**EXTRACTED TEXT**
Little academic and commercial work has been done on accurately evaluating the quality of intrusion detection signatures. In NID software evaluations, typically a number of known attacks are executed on a test network that the NID sensors monitor, and the tester counts how many of the attacks the IDS detected. Although this can sometimes provide a general sense for the quality of the signatures, it does not give us an accurate evaluation of the signatures, nor does it often provide valid data for comparing the quality of various signature sets. To expand NID software evaluations to include comprehensive testing of signature quality, several aspects of the testing must be changed. We shall examine each factor in depth in the following sections.
Signature Testing Approach
Network intrusion detection vendors currently say that their products contain hundreds or even thousands of signatures. Yet NID evaluations are still occurring (and are being published) that utilize fewer than five attacks, which tests only a few signatures. We really cannot say much about the quality of a signature set if only three signatures in a thousand are tested. Making this situation even worse is that there are often many ways in which a single signature can be triggered. Because there are so many signatures in a single NID, it is impractical to exhaustively test all signatures; the time and resources required would be far too great for nearly any organization. Further complicating this problem is the fact that most vendors have closed-source NID signatures, and the NID documentation often provides little specific information on the characteristics of the attacks that the signatures are looking for.
So how can we test the NID signatures? The trick lies not in focusing on the signatures, but instead in focusing on the potential attacks. We may not have much information on the characteristics of signatures, but there is a wealth of information available on attacks, vulnerabilities and exploits. We should determine what threats are important for our environment, and then design and execute NID tests that address those threats. Since there are many potential threats, we must still define the scope so that it is practical to perform the testing. In order to do this, we can look to accepted software testing principles, and good old common sense.
Because it is not feasible for us to test using every possible attack that could occur, we should instead focus on choosing a representative sample of attacks and testing the NID's signatures with just those attacks. This should give us a very good idea of the quality of the signatures - if two conditions are met. First, we must be very careful to choose appropriate attacks and a sufficient number of attacks. Second, we must perform the testing properly. These points sound simple, but in reality they are very complicated. Many NID evaluations, including commercial reviews and product comparisons, often violate one or both of these conditions; consequently, their test results may be biased; therefore, their conclusions may be incorrect. We'll start our examination of this by looking at how attacks should be chosen.
Attack Selection Criteria
Generally, the most complicated aspect of NID signature testing is choosing and generating the attacks that we hope will trigger alerts by matching NID signatures. Traditionally NID evaluators have chosen a number of exploits - anywhere from a few to a few hundred - to incorporate in their testing. These exploits are often chosen rather arbitrarily: it's common for the tester to look for well-known exploits and just test the NID using those. A more structured way of choosing attacks is to establish a way of classifying attacks and then select one or more attacks that fit into each category.

**INFORMATION SUPPLIED**
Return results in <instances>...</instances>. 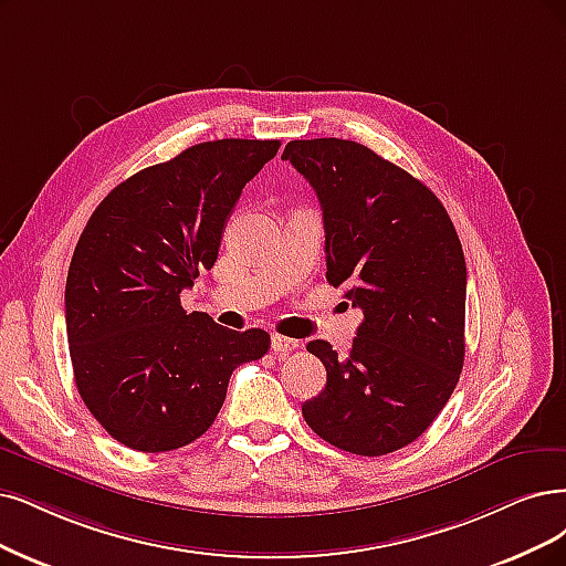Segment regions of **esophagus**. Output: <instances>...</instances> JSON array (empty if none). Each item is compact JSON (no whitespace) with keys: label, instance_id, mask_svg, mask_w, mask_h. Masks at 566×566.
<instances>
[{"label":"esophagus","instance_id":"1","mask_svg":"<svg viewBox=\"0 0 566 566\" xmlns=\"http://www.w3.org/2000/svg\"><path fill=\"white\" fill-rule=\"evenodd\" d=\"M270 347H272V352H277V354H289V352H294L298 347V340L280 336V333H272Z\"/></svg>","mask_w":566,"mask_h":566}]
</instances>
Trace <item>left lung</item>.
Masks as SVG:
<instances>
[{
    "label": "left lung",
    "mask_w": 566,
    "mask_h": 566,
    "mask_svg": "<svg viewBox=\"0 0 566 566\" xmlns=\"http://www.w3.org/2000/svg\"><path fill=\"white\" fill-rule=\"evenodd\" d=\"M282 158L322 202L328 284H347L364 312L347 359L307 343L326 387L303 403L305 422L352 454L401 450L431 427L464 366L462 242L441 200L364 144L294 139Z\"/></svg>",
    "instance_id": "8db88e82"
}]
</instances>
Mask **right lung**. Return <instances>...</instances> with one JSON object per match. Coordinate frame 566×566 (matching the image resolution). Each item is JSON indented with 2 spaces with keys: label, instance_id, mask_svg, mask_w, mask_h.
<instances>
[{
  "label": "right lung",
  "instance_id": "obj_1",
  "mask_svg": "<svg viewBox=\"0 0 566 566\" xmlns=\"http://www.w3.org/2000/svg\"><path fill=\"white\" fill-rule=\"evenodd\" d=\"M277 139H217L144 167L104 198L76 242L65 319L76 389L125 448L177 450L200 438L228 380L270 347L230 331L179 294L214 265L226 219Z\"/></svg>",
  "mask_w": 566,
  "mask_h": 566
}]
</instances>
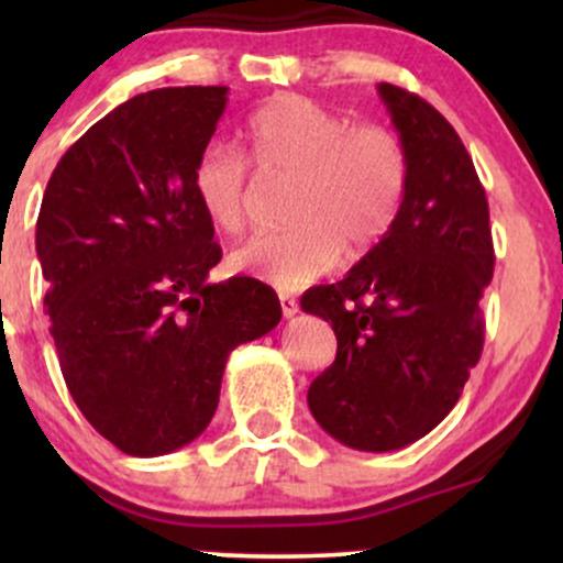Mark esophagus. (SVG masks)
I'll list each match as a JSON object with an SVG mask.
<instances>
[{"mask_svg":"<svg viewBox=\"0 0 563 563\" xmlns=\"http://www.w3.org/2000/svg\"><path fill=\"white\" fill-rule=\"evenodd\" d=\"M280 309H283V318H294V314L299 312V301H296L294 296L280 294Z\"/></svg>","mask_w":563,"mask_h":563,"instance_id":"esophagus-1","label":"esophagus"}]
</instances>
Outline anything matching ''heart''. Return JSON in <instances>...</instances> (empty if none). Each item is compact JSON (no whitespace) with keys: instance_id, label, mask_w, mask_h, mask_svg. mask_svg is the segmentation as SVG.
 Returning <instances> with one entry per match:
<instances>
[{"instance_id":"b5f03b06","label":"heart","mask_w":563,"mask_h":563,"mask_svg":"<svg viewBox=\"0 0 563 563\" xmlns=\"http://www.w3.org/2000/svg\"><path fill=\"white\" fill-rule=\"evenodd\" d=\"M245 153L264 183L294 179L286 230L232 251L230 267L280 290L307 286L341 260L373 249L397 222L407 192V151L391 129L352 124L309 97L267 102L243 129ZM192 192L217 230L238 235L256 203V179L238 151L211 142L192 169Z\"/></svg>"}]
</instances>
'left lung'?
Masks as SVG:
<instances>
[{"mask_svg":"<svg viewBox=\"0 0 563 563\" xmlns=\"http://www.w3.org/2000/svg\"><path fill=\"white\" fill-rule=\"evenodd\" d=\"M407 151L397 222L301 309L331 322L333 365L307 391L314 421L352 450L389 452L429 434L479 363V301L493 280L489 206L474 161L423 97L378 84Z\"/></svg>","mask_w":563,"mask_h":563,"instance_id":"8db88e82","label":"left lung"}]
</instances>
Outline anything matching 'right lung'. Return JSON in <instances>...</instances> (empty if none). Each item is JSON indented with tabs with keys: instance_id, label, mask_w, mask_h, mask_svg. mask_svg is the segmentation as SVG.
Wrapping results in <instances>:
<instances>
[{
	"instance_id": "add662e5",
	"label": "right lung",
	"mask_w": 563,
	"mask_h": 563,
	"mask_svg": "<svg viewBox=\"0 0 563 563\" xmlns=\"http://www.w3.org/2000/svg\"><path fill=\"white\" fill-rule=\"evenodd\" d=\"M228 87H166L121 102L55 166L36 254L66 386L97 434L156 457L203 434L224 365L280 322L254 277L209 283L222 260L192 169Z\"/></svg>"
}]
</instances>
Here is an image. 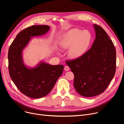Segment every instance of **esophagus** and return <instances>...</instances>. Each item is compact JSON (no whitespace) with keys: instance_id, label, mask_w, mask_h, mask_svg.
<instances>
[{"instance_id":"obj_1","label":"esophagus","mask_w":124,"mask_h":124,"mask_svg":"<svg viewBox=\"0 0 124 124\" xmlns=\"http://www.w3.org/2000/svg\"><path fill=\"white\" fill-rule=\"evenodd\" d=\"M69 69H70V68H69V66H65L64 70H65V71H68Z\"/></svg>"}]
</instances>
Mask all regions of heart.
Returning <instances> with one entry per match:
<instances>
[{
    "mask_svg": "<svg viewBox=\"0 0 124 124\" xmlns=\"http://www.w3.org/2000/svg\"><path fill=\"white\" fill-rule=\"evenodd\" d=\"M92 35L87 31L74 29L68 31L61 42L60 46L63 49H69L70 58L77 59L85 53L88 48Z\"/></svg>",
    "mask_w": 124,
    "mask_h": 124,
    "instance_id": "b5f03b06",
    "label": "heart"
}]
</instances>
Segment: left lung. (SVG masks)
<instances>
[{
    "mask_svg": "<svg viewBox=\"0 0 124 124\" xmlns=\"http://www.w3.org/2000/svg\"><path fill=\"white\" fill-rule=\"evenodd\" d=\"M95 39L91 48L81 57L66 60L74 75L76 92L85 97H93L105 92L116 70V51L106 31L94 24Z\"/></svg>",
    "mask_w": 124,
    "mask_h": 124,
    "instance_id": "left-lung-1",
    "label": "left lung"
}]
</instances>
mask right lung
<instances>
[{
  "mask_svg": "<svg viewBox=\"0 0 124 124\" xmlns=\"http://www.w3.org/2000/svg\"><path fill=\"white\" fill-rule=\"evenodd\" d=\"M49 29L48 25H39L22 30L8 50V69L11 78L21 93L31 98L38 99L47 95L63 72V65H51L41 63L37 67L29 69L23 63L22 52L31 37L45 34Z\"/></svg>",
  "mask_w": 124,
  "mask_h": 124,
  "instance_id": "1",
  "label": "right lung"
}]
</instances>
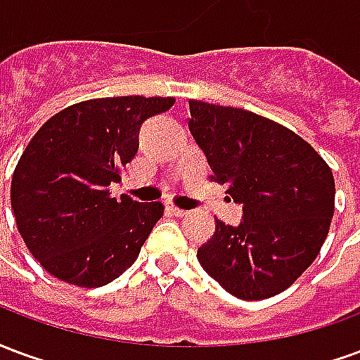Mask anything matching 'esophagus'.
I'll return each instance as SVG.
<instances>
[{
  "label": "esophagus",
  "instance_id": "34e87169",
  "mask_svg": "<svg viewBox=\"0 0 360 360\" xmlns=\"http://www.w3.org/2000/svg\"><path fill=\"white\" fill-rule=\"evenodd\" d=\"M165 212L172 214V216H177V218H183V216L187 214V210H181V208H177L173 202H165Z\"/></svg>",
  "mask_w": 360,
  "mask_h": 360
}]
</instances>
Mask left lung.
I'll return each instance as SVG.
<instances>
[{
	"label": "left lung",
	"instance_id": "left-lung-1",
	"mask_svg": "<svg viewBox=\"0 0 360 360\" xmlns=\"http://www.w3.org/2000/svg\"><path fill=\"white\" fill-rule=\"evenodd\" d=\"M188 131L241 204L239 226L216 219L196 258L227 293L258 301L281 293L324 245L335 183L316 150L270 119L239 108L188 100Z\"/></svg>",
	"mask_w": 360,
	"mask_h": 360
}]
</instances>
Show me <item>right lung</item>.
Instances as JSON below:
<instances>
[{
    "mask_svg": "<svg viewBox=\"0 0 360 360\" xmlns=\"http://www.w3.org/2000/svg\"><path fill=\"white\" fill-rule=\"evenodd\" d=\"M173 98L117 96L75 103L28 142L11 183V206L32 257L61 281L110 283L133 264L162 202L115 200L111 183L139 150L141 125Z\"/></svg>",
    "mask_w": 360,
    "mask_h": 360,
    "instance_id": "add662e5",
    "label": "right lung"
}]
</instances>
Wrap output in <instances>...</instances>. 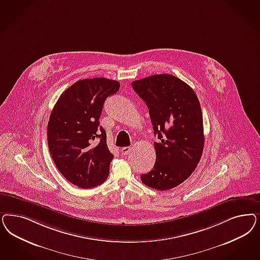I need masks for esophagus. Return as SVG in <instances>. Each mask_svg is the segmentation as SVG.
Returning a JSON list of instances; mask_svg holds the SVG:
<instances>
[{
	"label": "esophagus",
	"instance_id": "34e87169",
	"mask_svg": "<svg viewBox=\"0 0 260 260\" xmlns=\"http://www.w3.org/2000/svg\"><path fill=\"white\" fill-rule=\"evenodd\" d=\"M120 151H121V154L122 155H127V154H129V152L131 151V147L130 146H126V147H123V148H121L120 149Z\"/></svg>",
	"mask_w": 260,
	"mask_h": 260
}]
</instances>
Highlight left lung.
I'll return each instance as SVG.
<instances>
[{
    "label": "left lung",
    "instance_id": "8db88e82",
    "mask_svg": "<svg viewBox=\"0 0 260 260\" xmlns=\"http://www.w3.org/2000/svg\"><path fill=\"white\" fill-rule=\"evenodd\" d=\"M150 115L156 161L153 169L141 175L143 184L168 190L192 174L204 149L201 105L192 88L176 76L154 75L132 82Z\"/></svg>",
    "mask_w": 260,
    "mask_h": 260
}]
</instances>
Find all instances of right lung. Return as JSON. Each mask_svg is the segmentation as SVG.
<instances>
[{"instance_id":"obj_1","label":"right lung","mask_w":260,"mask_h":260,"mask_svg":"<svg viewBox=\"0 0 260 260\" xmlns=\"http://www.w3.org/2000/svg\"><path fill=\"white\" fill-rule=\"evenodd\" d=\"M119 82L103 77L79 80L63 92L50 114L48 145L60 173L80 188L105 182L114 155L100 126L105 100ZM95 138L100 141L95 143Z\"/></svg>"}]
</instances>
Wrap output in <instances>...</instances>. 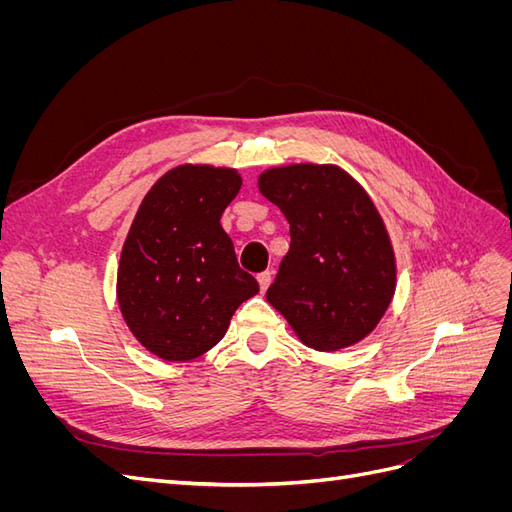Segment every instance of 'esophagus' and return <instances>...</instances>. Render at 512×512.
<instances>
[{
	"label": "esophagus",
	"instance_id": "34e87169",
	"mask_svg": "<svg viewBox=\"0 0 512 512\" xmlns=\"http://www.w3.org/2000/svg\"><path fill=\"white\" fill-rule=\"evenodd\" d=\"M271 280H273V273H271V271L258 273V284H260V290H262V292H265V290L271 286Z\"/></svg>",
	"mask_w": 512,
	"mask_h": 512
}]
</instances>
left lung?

**EXERCISE REQUIREMENTS**
Carry on the text about testing intrusion detection signatures, starting right after its last sentence. The rows have nothing to do with the text on intrusion detection signatures.

**ANSWER TO THE PROBLEM**
Although this approach is somewhat effective, attack selection needs to take other factors into account: the threats and risks inherent in your environment. An attack that was released five years ago is more than likely not really a potential threat to your systems. If your organization utilizes seven protocols (such as FTP, HTTP and SMTP) on the network segments that the NID will monitor, the attacks you choose should address all of these protocols, and should perhaps exclude all other protocols. If fifty percent of the attacks that are attempted against your systems are targeting Web servers, approximately half of the attacks you choose to include in your testing should be HTTP-based. To provide an accurate assessment of NID signatures' quality, the attack suite must accurately reflect the nature of the threats and risks.
By combining your knowledge of the threats in your environment with a methodology for classifying attacks, you can select a well-balanced attack suite. Most attacks (and most NID signatures, for that matter) are tied to a particular network protocol (IP, TCP, UDP, ICMP, etc.) or application protocol (FTP, HTTP, SMTP). Because nearly every attack is linked to a particular protocol, it makes sense to classify attacks first by protocol. So you can develop a list of the protocols that are of interest in your environment, and use this list as the first step in choosing which attacks to run.
The next step is to determine which attacks should be used for each class. The first point to be considered is, are you interested in only those attacks that match your systems, or are you interested in all attacks? For example, if you only use Apache Web servers, do you care about Microsoft IIS attacks being detected? If not, then your task is much simpler - for your HTTP attacks, only consider those that target Apache. Otherwise you will have to consider attacks against all types of Web servers.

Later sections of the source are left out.